I was chatting with a friend in Sydney, Australia not long ago and came away with an enhanced appreciation of what it means to *act locally*.

My Bay Area was suffering an unseasonable heat wave while hers was unusually rainy, so we talked about how the weather affected our households. “At least I get my water heated for free,” I noted, explaining that we installed a solar-heated hot water system. While she was duly impressed, she replied that systems like that weren’t very practical in her neighborhood because she, like most of her neighbors, has on-demand gas water heating and no hot water tank. Without a tank, solar hot water is problematic because you can’t moderate its temperature.

On the other hand, she wasn’t complaining about the rain. “We have a rooftop rainwater cistern directly plumbed to the clothes washer,” she said. “It rains about the same amount here as there, but it’s distributed all year-round instead of dumping it all in the winter. We almost never need to supplement the cistern.” I found this idea quite enchanting, but such a system would only be useful to me five months of the year.

As we discussed our efforts to save electricity, she reminded me that in Australia, all outlets have switches built in so saving on stand-by power is a little easier. Her challenge is to make the switches more convenient: the ones in the kitchen are fine as they’re at counter height, but the switches behind the TV cabinet are too hard to reach.

These local flavors reminded me of a lecture given by a university professor known for his energy conservation ethic. He had recently visited Japan armed with energy management and measurement devices. When visiting traditional Japanese homes, he had expected to find them horribly inefficient, as they do not feature much insulation. What he found instead is that Japanese approach heating very differently than American. Some rely on micro-heat located where needed instead of central heat.

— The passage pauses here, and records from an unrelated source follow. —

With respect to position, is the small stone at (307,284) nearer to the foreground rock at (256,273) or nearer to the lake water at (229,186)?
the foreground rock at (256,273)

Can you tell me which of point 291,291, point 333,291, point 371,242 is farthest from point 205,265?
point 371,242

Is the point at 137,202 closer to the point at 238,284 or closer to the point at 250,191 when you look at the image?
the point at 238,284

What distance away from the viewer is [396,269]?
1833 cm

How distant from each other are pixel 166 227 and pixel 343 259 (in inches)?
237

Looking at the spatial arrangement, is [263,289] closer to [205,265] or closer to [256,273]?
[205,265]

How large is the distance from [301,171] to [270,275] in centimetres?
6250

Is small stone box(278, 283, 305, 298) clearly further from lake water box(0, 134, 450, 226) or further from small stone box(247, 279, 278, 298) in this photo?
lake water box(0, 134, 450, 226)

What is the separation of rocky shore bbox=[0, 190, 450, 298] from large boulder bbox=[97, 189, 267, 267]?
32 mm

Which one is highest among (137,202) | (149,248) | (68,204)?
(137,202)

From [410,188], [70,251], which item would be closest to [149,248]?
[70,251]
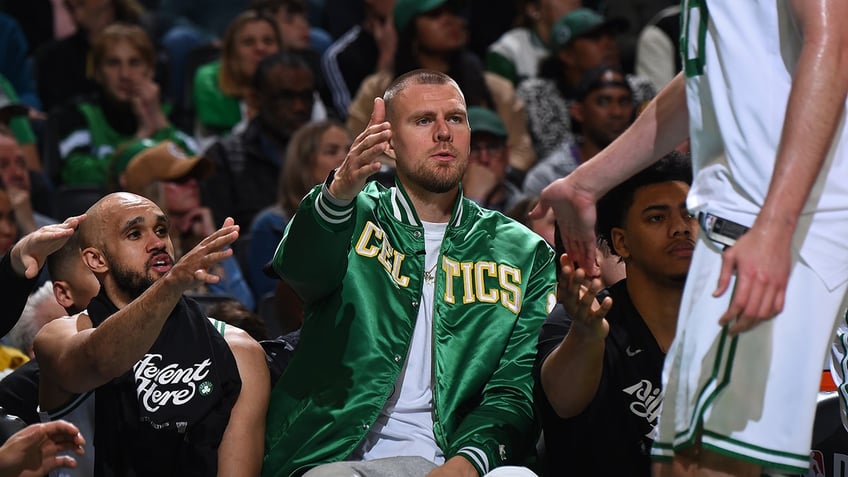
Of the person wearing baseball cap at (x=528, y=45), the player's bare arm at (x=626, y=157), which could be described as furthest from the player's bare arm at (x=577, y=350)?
the person wearing baseball cap at (x=528, y=45)

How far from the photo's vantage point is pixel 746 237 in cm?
218

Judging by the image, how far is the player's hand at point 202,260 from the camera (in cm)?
319

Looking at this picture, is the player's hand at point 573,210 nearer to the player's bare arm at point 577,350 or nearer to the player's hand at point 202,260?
the player's bare arm at point 577,350

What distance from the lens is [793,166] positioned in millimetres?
2143

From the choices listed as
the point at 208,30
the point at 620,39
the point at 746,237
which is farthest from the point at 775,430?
the point at 208,30

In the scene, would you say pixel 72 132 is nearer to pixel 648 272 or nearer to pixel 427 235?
pixel 427 235

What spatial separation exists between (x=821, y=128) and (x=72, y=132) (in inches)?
247

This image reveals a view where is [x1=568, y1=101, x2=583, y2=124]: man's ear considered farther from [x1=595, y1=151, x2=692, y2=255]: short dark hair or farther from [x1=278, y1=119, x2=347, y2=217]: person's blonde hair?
[x1=595, y1=151, x2=692, y2=255]: short dark hair

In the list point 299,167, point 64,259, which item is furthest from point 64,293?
point 299,167

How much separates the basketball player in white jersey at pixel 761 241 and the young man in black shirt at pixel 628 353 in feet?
3.53

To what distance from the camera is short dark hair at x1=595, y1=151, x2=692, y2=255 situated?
378cm

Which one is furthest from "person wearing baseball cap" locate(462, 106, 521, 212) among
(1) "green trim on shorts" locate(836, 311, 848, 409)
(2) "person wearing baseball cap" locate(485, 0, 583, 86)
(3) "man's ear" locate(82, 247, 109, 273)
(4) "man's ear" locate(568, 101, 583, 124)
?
(1) "green trim on shorts" locate(836, 311, 848, 409)

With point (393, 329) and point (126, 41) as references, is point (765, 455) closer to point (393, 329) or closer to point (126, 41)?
point (393, 329)

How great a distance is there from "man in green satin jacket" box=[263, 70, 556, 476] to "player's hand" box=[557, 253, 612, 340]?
518mm
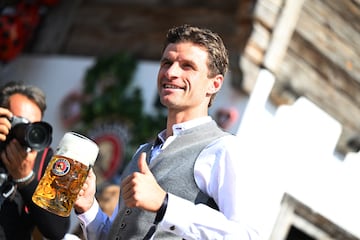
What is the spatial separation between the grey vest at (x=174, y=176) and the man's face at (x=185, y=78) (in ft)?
0.25

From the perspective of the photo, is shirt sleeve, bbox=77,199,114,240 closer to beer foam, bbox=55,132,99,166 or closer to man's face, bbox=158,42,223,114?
beer foam, bbox=55,132,99,166

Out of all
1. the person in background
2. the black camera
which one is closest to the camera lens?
the black camera

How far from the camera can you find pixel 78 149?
73.5 inches

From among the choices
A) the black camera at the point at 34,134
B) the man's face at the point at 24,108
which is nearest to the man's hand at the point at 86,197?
the black camera at the point at 34,134

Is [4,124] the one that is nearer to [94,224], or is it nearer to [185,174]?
[94,224]

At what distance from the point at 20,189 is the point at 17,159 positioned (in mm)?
113

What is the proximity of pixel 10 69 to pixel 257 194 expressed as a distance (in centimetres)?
442

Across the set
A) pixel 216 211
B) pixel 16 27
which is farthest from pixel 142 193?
pixel 16 27

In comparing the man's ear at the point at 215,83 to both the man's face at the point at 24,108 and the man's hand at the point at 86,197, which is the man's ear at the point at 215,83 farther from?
the man's face at the point at 24,108

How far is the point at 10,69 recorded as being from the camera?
593cm

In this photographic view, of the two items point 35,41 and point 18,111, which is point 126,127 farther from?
point 18,111

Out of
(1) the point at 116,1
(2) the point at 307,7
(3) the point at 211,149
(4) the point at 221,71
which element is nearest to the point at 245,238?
(3) the point at 211,149

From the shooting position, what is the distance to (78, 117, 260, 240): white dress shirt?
66.8 inches

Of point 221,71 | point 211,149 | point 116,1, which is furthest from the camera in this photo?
point 116,1
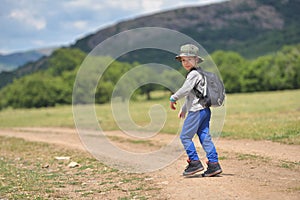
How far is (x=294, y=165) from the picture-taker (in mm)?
10422

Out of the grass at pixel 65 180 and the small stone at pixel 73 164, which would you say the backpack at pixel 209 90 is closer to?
the grass at pixel 65 180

When he joined a family for dinner, he basked in the warmth of a small heater attached to the bottom of the dining table.

In a similar way, I discovered one of my favorite “appliances” in a bed and breakfast kept fairly cool during a New Zealand winter: a mattress pad heater, perfect for a room where sleeping comprised 90% of the room’s use.

Which leads me to wonder what else I might be missing in my immersion in the American version of living lightly, and a West Coast version, at that. Any local practices employed which people would like to share?